Sunday, April 26, 2015

Rejecting Rubrics

Many legal writing professors have proposed rubrics as a better way to help students understand what is expected of them.  Now, Deborah L. Borman has questioned the use of rubrics.

De-Grading Assessment: Rejecting Rubrics in Favor of Authentic Analysis

(this article is not yet available for download)


"As writing professors struggle with such issues as increased class size, providing 'practice-ready' graduates, streamlining assignments, and accountability in assessment, many individual instructors and law school writing programs have developed articulated rubrics to assess students’ trial and appellate briefs. Rubrics may be as extensive as 20 categories and subcategories or may limited to only a few criteria. Rubrics by definition require the development of set, standardized criteria that the student must meet in each section or aspect of a brief in order to earn a certain set of points. These points earned in each section of the rubric then form the basis for the student’s grade.

In assessing a legal brief according to a standardized rubric, however, many subtleties of structure or analysis and much of the creativity of legal writing is unrewarded or lost. Using a rubric to assess a legal brief may result in the exact opposite of the intended result: an excellent and creatively written persuasive brief may 'fail' the rubric, while a brief that provides the exact criteria of the rubric may earn a top grade, despite lacking the intangible aspects of excellent persuasive writing.

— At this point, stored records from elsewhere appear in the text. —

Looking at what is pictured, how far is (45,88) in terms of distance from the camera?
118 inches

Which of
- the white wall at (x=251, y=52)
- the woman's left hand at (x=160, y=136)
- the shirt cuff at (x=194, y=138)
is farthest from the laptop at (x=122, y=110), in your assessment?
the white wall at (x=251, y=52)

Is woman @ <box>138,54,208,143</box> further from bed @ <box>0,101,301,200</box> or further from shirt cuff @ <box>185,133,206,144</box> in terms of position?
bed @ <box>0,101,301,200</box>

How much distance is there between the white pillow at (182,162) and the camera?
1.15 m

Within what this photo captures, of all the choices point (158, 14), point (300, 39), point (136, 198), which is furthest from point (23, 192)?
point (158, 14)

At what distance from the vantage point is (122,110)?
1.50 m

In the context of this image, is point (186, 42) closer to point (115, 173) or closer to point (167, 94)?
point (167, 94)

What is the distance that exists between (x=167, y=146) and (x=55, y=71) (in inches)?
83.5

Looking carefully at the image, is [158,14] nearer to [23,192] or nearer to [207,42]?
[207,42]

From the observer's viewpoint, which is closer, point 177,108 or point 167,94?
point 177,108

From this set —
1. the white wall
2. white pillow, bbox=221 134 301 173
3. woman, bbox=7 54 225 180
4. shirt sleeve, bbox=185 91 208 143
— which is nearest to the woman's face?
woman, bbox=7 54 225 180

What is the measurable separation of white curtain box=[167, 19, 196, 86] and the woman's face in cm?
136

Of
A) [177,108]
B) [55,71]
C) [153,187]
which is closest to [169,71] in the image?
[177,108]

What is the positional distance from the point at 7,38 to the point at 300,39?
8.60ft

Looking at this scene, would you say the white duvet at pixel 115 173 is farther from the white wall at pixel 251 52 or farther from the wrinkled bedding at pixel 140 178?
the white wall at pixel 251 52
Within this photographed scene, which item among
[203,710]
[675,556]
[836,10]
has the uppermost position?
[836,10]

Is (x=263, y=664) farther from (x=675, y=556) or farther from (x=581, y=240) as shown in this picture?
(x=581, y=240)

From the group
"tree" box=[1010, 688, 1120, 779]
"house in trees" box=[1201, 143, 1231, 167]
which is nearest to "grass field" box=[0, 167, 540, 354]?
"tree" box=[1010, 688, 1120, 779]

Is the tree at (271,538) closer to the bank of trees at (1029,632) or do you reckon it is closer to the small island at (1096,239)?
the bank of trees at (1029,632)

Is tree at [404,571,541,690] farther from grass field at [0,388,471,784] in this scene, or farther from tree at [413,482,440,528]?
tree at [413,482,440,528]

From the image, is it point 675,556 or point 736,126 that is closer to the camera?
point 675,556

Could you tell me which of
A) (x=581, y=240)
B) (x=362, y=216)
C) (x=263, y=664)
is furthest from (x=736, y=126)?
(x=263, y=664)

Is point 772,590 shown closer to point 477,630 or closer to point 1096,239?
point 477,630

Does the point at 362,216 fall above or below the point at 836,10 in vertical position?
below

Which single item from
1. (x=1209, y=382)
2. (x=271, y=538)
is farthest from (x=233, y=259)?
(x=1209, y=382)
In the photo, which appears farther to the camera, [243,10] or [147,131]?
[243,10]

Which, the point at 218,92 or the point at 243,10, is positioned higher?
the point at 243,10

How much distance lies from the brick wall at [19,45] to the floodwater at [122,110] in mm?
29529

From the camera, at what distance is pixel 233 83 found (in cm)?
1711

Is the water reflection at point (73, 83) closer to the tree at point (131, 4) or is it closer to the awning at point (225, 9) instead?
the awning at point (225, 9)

Good writing does not result when locked into the matrix of a rubric. Rubrics impair writing and result in bad briefs. Rubrics replace authentic analysis of writing and reasoning with inauthentic pigeonholing that 'stamps standardization' onto a creative and analytical, i.e., non-standard process. A holistic approach to grading and assessing legal writing assignments leads to more comprehensible communication and ultimately better lawyering."
I am certain this article is going to be controversial.  Comments are welcome.